Various Artists – Mark Hummel Proudly Presents East Bay Blues Vaults 1976-1988 | Album Review

Various Artists – Mark Hummel Proudly Presents East Bay Blues Vaults 1976-1988

Electro-Fi Records – 2021

22 tracks; 1:17:57

Harmonica player and singer Mark Hummel documents the East Bay blues scene via Mark Hummel Proudly Presents East Bay Blues Vaults 1976-1988, a compilation of rare performances and 45s that provides a fun blues-tinted window across time and space.

Hummel came to Berkeley in 1974, right after graduating high school. He was hitchhiking cross-country and stopped when he found a blues environment that he liked. The legendary Bob Corritore, another harmonica player, heard tale of Hummel’s stash of recordings and suggested he release them for everyone to hear. Hummel doesn’t appear on every track, but he’s on many, giving you an appreciation for his personal harmonica style, which isn’t flashy, but which propels all of the songs. The collection also serves as an introduction to lesser-known blues artists from the Berkeley scene.

For instance, “Look Out for Sonny Rhodes,” showcases the titular singer’s strong voice, which practically distorts on its own. The track, recorded in 1977, sounds even older, his band, sans Hummel, laying down an easy blues groove that leaves plenty of respectful space for Rhodes vocals and guitar. Rhodes appears again on “It Won’t Rain in California,” a wonderful—and unknown—horn section giving the tune an uptown lilt, while still keeping things down home.

Mississippi Johnny Waters is another revelation. Born Johnny Sandifer, he changed his surname to honor a certain blues artist. Waters and Hummel formed a band called the Blues Survivors, which played out four or five days a week for half a decade. Waters voice bares a sonic resemblance to his Muddy namesake, as does the band’s sound, which is old school Chicago blues. Hummel’s harmonica shines on “I Can’t Hang,” purring through the song, but also hitting some high notes for contrast.

The Ron Thompson Trio is also a fun discovery. “I’m Shakin'” has a jolly rhythm-and-blues bounce with a hint of 1980s funk, foreshadowing from a track recorded in 1978. Paris Slim’s “Stranded” is a leisurely uptown blues with Nancy Wright providing backing sax that sounds like an entire horn section.
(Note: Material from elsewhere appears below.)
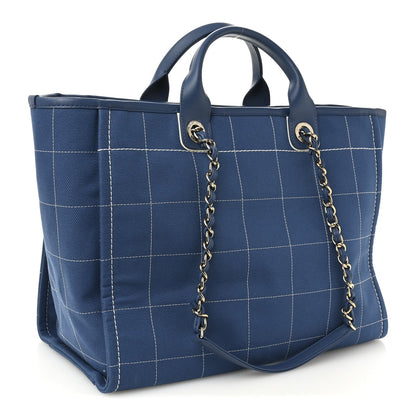 Cotton Medium Deauville Tote Blue White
These are solid songs from interesting artists. And not just that, but artists who aren’t household names. But the real fun of this collection is flipping between the tracks and notes, learning who is (and was) who. Hummel provides lovely liner notes which are part East Bay blues history and part personal essay. In fact, they’re so good, I’d strongly encourage anyone interested in the album to make sure they get a physical copy. If you missed out on this scene, or want to relive it, Hummel has you covered.